Retour du péplum: du neuf avec de l’antique

Gonflé au péplum © DR
Louis Danvers
Louis Danvers Journaliste cinéma

La Bible et ses Testaments ont inspiré de très nombreux films. Après un long passage à vide, le péplum religieux est de retour. Foi de Noah.

Quand Ridley Scott choisit Russell Crowe pour jouer Maximus dans Gladiator, le genre autrefois florissant du péplum était présumé mort. On sait ce qu’il advint. Une petite quinzaine d’années plus tard, l’acteur néo-zélandais brille dans le puissant et très émouvant Noah de Darren Aronofsky (lire la critique), et pourrait bien ranimer le sous-genre du film biblique, lui aussi déclaré quasi obsolète voici quelque temps. Deux cinéastes visionnaires ont élu le même interprète pour braver les préjugés et rallumer la flamme d’un cinéma d’inspiration antique auquel l’impressionnant Crowe a su donner une nouvelle et forte incarnation. Il se pose en équivalent contemporain, plus réaliste et intérieur, du Charlton Heston qui marqua, dans Ben-Hur et dans The Ten Commandments, l’âge d’or du genre.

La journée de la jupe

Si Gladiator a prouvé que le péplum avait encore de l’avenir, c’est au petit écran, plus qu’au grand, que le genre a fait ces dernières années son retour décisif. Des séries comme Rome (lancée en 2005) et Spartacus (2010) ont fait autant si pas plus pour sa nouvelle popularité qu’un film comme 300. Toges et jupettes moulant de virils appâts ne sont plus jugées ridicules comme naguère, et le glaive se fait gore (modernité oblige) comme la cuisse se fait sexy. Un des plus vieux genres du 7e art, illustré dès les années 1900 et porté à sa prime quintessence par le cinéma italien des années 1910 (Néron, Cabiria, Quo Vadis?), connaît un regain spectaculaire un bon siècle plus tard. Au point de redevenir une priorité pour Hollywood où pas moins d’une dizaine de péplums sont aujourd’hui en cours de production! A savoir notamment des remakes de Ben-Hur, de Spartacus et même de ce Cléopâtre de 1963 que la présence du couple Elizabeth Taylor-Richard Burton n’empêcha pas de finir en échec financier, faisant douter du genre antique jusque-là florissant. Angelina Jolie devrait incarner la reine d’Egypte dans le remake, elle dont le compagnon Brad Pitt fut la vedette du péplum récent le plus rentable: Troy (2004) a rapporté un demi-milliard de dollars au box-office…

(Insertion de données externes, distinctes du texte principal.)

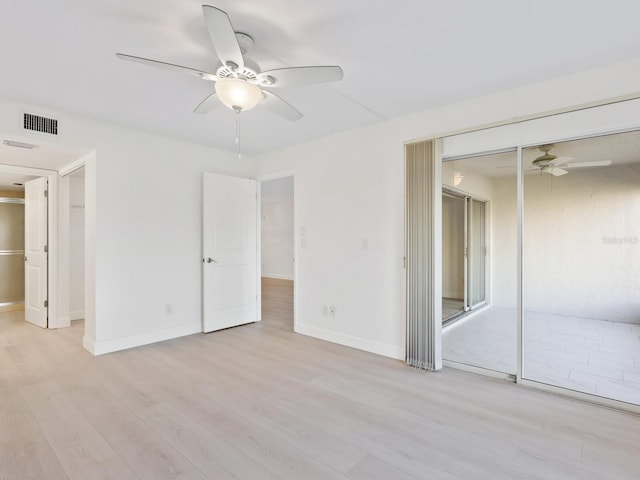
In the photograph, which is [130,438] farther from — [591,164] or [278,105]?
[591,164]

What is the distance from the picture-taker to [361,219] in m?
3.82

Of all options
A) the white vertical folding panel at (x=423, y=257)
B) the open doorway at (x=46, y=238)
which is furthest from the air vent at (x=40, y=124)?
the white vertical folding panel at (x=423, y=257)

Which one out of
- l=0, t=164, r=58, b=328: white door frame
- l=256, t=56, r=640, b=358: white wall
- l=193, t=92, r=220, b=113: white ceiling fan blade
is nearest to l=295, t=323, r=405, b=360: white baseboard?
l=256, t=56, r=640, b=358: white wall

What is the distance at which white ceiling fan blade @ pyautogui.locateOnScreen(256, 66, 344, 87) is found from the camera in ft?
6.40

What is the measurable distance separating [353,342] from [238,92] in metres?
2.85

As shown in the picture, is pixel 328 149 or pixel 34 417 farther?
pixel 328 149

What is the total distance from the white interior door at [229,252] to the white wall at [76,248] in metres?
2.26

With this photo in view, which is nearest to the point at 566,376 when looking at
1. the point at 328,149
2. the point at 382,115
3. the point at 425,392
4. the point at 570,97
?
the point at 425,392

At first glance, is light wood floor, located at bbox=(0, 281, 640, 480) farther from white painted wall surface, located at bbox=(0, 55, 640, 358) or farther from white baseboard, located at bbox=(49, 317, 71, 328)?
white baseboard, located at bbox=(49, 317, 71, 328)

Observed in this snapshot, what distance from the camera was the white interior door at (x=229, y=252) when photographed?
175 inches

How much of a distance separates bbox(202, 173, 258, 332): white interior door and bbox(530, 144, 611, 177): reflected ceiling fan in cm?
351

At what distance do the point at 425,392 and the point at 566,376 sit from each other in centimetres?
121

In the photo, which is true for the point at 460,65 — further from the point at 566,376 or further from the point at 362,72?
the point at 566,376

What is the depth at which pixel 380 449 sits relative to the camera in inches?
79.0
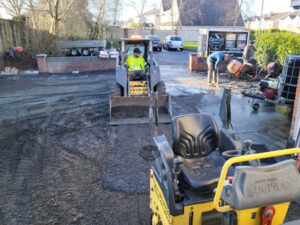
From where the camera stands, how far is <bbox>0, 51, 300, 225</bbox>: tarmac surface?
3730mm

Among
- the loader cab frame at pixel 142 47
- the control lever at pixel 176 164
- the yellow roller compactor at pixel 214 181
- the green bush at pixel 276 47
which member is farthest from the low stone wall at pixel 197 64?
the control lever at pixel 176 164

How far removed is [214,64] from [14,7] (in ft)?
50.0

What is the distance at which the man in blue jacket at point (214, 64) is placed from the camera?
10871 mm

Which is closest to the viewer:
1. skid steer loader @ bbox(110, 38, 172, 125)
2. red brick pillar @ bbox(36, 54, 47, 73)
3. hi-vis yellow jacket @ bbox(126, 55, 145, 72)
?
skid steer loader @ bbox(110, 38, 172, 125)

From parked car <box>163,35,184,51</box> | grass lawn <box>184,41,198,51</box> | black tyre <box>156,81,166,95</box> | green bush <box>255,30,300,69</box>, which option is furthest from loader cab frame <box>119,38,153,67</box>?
grass lawn <box>184,41,198,51</box>

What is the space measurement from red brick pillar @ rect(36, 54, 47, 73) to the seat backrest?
1320 cm

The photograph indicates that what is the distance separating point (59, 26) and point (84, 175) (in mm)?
15261

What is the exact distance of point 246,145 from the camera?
2.64m

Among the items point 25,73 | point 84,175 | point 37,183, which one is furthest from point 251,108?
point 25,73

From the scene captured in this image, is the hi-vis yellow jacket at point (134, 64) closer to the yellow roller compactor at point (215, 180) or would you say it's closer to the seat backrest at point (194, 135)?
the yellow roller compactor at point (215, 180)

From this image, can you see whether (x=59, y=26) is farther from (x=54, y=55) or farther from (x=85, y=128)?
(x=85, y=128)

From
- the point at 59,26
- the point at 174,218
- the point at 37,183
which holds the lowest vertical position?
the point at 37,183

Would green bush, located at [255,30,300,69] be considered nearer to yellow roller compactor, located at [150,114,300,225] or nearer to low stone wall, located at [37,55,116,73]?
low stone wall, located at [37,55,116,73]

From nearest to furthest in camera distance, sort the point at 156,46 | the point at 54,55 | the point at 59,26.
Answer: the point at 54,55 → the point at 59,26 → the point at 156,46
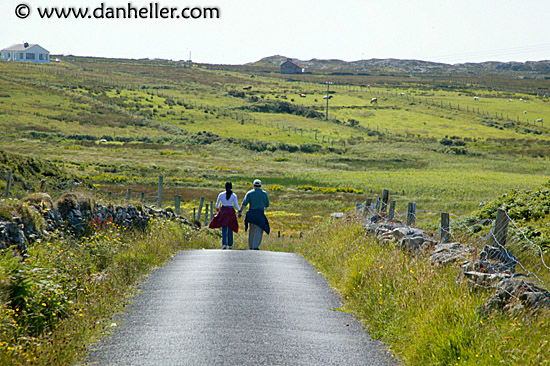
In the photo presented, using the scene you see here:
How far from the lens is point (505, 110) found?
6634 inches

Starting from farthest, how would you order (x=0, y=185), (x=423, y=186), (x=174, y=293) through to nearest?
(x=423, y=186), (x=0, y=185), (x=174, y=293)

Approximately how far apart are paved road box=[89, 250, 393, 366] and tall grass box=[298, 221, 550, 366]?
1.06 ft

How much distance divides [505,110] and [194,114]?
87380mm

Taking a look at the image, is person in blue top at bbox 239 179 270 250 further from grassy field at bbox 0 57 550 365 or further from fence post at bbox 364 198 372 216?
fence post at bbox 364 198 372 216

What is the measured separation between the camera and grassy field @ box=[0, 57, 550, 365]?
9.20m

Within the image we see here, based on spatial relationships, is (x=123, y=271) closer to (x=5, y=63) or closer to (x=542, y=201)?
(x=542, y=201)

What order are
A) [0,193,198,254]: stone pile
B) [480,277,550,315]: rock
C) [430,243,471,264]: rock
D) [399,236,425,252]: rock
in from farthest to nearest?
[399,236,425,252]: rock, [430,243,471,264]: rock, [0,193,198,254]: stone pile, [480,277,550,315]: rock

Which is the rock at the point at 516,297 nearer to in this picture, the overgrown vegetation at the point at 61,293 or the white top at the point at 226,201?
the overgrown vegetation at the point at 61,293

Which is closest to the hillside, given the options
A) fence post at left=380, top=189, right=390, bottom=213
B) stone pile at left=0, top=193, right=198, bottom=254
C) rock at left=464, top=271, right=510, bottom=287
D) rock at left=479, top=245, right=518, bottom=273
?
fence post at left=380, top=189, right=390, bottom=213

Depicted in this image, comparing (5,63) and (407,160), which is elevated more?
(5,63)

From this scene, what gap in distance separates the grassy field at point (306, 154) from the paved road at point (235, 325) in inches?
19.2

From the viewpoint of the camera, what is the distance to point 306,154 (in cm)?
10825

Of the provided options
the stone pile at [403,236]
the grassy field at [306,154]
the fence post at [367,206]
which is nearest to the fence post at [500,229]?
the grassy field at [306,154]

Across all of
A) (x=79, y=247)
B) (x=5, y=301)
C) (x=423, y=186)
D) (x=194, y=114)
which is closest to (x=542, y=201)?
(x=79, y=247)
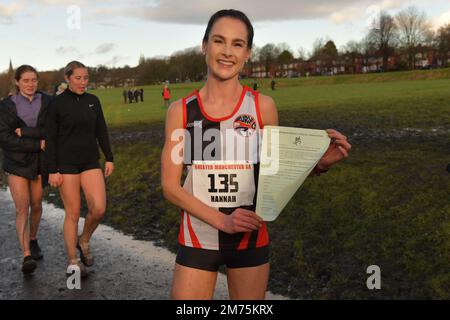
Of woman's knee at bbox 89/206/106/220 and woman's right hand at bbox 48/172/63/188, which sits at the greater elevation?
woman's right hand at bbox 48/172/63/188

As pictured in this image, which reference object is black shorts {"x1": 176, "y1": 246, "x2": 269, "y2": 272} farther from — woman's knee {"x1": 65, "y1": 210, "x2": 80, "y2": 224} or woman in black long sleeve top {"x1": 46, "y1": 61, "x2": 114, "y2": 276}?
woman's knee {"x1": 65, "y1": 210, "x2": 80, "y2": 224}

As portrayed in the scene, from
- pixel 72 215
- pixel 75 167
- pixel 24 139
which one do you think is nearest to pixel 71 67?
pixel 75 167

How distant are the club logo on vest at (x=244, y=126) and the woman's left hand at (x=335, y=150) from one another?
1.28 feet

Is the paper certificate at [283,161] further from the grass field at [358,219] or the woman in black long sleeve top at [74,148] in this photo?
the woman in black long sleeve top at [74,148]

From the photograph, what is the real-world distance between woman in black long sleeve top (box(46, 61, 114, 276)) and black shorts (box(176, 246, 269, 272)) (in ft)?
10.8

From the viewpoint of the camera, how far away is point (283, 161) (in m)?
2.31

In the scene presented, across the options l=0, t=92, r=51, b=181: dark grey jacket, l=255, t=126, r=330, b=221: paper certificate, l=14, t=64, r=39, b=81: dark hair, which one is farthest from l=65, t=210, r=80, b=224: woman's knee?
l=255, t=126, r=330, b=221: paper certificate

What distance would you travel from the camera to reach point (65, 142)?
218 inches

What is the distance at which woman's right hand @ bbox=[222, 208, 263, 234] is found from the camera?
232 centimetres

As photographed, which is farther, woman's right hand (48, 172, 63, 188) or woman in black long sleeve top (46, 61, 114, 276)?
woman in black long sleeve top (46, 61, 114, 276)

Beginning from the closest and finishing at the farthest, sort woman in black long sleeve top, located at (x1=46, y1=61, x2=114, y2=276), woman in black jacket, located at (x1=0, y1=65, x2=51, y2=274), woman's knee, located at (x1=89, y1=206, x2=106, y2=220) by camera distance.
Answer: woman in black long sleeve top, located at (x1=46, y1=61, x2=114, y2=276)
woman's knee, located at (x1=89, y1=206, x2=106, y2=220)
woman in black jacket, located at (x1=0, y1=65, x2=51, y2=274)

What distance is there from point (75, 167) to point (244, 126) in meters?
3.56

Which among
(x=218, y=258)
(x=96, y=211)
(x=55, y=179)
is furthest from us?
(x=96, y=211)

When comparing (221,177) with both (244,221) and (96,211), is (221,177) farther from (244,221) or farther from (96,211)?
(96,211)
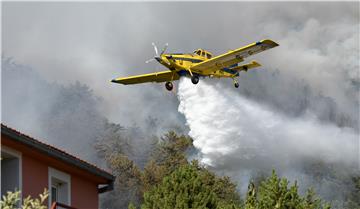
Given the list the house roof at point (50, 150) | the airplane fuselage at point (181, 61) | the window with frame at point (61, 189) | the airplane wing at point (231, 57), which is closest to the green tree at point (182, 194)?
the airplane fuselage at point (181, 61)

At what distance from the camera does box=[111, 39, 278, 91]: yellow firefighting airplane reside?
49969 millimetres

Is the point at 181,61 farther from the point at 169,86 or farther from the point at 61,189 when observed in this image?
the point at 61,189

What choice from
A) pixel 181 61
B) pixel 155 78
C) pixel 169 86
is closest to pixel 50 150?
pixel 169 86

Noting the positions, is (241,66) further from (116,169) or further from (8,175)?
(116,169)

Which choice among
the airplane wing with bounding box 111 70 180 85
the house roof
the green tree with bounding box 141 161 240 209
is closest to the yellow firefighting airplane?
the airplane wing with bounding box 111 70 180 85

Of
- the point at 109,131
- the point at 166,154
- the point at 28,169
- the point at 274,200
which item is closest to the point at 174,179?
the point at 274,200

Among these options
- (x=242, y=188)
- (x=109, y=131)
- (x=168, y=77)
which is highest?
(x=109, y=131)

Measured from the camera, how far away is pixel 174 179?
155 ft

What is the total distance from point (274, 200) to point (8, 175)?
52.4ft

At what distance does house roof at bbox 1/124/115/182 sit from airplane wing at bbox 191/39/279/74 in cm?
2620

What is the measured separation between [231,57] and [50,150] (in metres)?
31.2

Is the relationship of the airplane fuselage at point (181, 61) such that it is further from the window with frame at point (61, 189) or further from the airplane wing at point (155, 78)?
the window with frame at point (61, 189)

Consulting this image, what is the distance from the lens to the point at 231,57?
52.2 metres

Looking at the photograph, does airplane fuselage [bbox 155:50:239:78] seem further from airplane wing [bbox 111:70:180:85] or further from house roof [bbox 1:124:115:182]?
house roof [bbox 1:124:115:182]
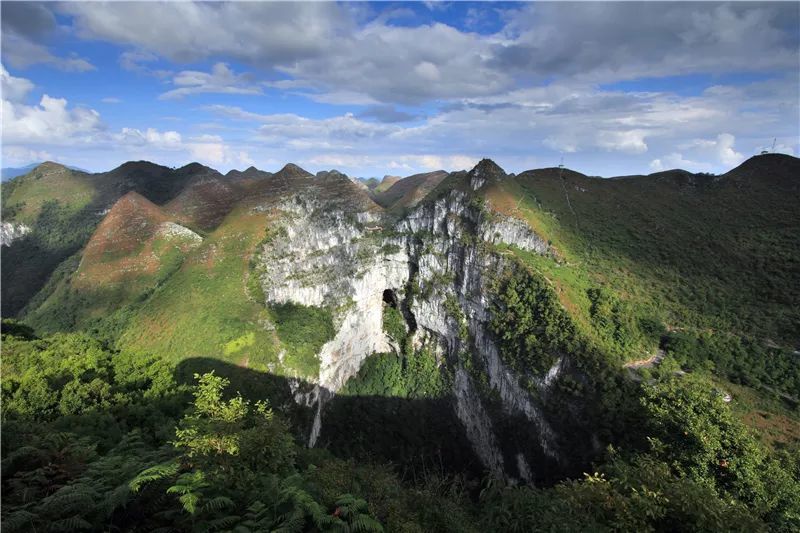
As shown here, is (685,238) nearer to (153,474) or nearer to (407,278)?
(407,278)

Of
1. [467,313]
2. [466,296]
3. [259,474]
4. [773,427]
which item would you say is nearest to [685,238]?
[773,427]

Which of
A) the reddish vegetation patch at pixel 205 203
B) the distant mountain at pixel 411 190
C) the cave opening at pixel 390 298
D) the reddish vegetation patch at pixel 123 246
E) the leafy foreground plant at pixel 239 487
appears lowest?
the cave opening at pixel 390 298

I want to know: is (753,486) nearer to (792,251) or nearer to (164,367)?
(792,251)

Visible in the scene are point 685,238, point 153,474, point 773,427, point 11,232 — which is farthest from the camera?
point 11,232

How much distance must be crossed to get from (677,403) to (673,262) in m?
22.5

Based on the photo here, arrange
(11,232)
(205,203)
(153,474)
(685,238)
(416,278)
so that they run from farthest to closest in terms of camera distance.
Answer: (11,232), (205,203), (416,278), (685,238), (153,474)

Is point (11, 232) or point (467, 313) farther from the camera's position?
point (11, 232)

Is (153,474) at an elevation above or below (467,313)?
above

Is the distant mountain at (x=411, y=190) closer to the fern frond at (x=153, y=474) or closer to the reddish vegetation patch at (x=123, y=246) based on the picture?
the reddish vegetation patch at (x=123, y=246)

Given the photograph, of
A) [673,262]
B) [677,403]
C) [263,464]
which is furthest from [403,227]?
[263,464]

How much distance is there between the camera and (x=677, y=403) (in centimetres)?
2622

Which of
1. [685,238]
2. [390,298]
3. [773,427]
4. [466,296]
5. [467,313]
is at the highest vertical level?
[685,238]

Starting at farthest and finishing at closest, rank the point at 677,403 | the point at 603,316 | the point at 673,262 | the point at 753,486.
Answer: the point at 673,262
the point at 603,316
the point at 677,403
the point at 753,486

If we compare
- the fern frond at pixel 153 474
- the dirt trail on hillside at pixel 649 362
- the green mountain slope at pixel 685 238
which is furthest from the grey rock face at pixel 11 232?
the dirt trail on hillside at pixel 649 362
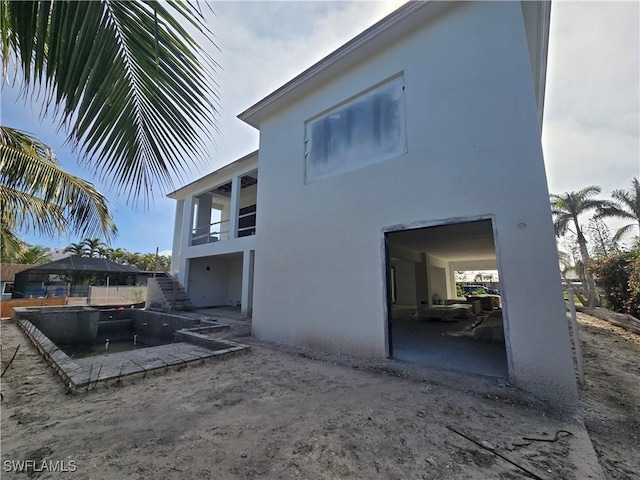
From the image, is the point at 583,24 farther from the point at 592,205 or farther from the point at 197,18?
the point at 592,205

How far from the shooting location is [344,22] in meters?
4.89

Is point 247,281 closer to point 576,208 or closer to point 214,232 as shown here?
point 214,232

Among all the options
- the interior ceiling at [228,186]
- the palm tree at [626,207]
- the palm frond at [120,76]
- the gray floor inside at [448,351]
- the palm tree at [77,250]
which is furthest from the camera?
the palm tree at [77,250]

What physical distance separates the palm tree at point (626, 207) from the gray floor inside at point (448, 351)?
1746cm

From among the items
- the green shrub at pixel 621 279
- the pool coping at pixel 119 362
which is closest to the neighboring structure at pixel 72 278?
the pool coping at pixel 119 362

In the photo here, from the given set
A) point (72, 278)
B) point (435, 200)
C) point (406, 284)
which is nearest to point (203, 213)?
point (406, 284)

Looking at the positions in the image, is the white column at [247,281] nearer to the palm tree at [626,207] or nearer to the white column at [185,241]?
the white column at [185,241]

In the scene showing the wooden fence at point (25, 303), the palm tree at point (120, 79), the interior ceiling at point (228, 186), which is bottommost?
the wooden fence at point (25, 303)

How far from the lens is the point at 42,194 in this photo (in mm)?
4512

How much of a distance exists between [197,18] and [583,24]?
6.81 meters

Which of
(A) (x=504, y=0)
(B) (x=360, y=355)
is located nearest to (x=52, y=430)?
(B) (x=360, y=355)

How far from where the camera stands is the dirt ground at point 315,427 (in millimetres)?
2258

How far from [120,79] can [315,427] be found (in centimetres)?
340

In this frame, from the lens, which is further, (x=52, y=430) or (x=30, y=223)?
(x=30, y=223)
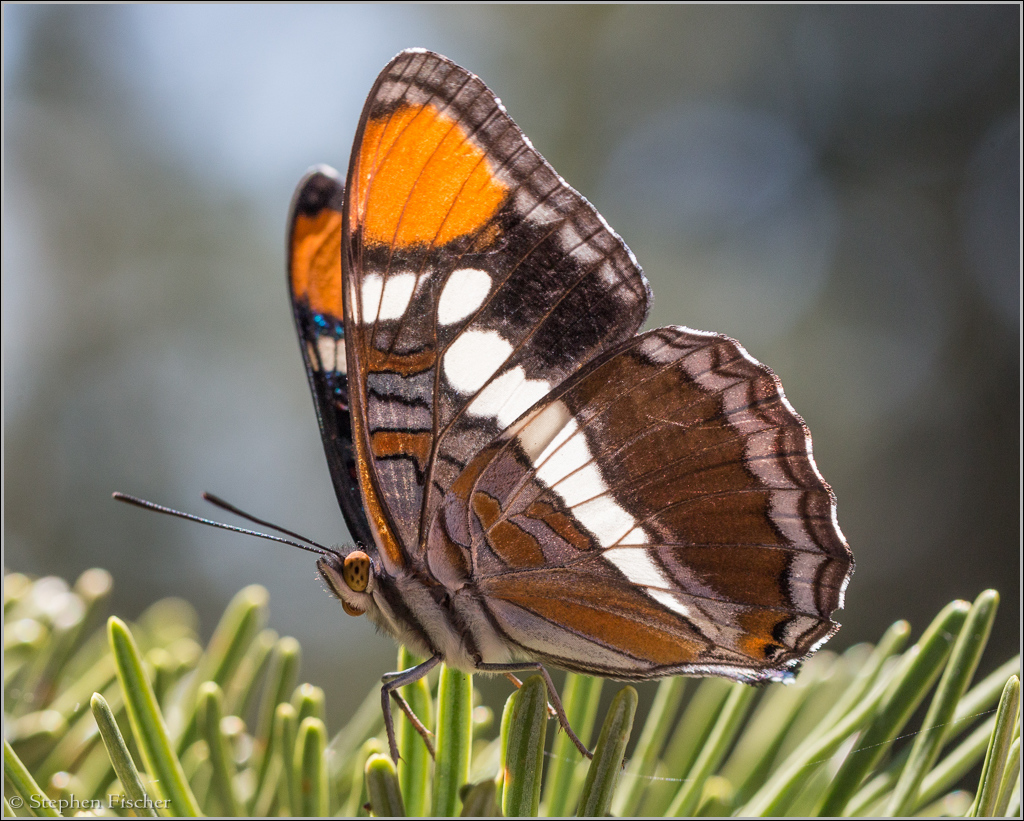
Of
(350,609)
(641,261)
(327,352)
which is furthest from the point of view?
(641,261)

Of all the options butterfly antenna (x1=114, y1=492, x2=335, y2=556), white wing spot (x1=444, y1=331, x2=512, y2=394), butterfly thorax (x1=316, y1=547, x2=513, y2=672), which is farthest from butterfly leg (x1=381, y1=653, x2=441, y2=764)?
white wing spot (x1=444, y1=331, x2=512, y2=394)

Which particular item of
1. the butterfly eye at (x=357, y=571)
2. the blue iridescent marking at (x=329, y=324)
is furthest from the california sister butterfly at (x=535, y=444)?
the blue iridescent marking at (x=329, y=324)

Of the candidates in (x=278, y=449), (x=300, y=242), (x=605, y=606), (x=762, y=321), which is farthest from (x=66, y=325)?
(x=605, y=606)

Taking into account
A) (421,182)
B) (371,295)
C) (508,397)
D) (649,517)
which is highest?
(421,182)

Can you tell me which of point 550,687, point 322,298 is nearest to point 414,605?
point 550,687

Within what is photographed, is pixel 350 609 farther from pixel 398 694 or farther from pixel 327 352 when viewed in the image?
pixel 327 352

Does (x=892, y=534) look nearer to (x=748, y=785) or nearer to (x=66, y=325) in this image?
(x=748, y=785)
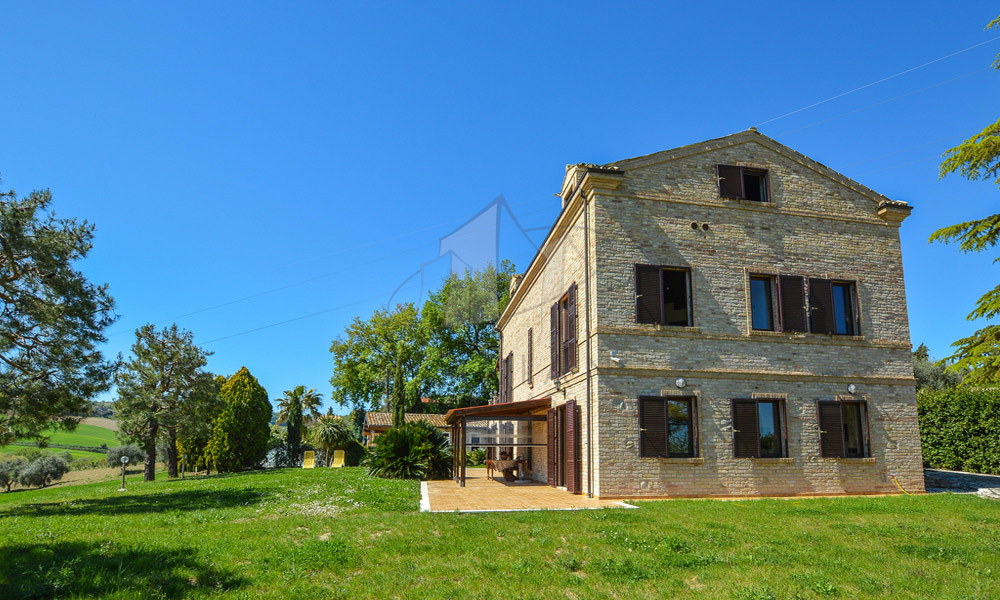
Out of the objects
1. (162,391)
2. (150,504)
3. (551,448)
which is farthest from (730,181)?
(162,391)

Si des péplums furent tournés dans les années 30 et 40 (on compte au total plus de 2200 films et téléfilms dédiés au genre, des origines à nos jours), c’est dans les années 50 et 60 qu’ils flamboyèrent comme jamais. En Italie bien sûr avec d’inépuisables déclinaisons des aventures de héros musclés comme Maciste ou Hercule. Mais surtout à Hollywood qui mit à profit les richesses visuelles du Technicolor et -souvent- du Cinémascope pour faire cartonner une nouvelle version de Quo Vadis? (1951), The Robe (1953, et premier film au format scope), Land Of The Pharaos (Howard Hawks, 1955) et The Ten Commandments (1956, Cecil B. DeMille refaisant son propre film de… 1923). Les personnages historiques servent volontiers d’inspiration (Alexander The Great avec Richard Burton, Julius Caesar avec Marlon Brando en Marc-Antoine), et la mythologie brille de mille feux dans le génial Jason and The Argonauts de 1963.

Miracles à l’américaine

Mais à l’exemple aussi de Ben-Hur (1959), une majorité de péplums hollywoodiens se nourrissent de références bibliques. Ancien et Nouveau Testaments offrent non seulement un réservoir d’images extraordinaire, matière souvent à effets spéciaux spectaculaires, mais ils s’inscrivent aussi, même si pas principalement, dans le contexte d’une religiosité qui n’est guère mise en question à l’époque. Les églises et les temples font encore le plein, en ces années d’immédiat après-guerre. Tout comme aussi les salles de cinéma, la télévision n’ayant pas encore capturé une plus grande audience comme elle le fera progressivement dans les années 60, obligeant l’industrie américaine du film à chercher des solutions nouvelles, avec (déjà) la 3D, le Cinérama (format extra-large, écran courbé). Aussi et plus heureusement en laissant s’exprimer une nouvelle génération de cinéastes créatifs appelés, après la bombe Easy Rider de 1969, à engendrer le « nouvel Hollywood » (Scorsese, Coppola, De Palma, Forman, Spielberg, Lucas, en seront).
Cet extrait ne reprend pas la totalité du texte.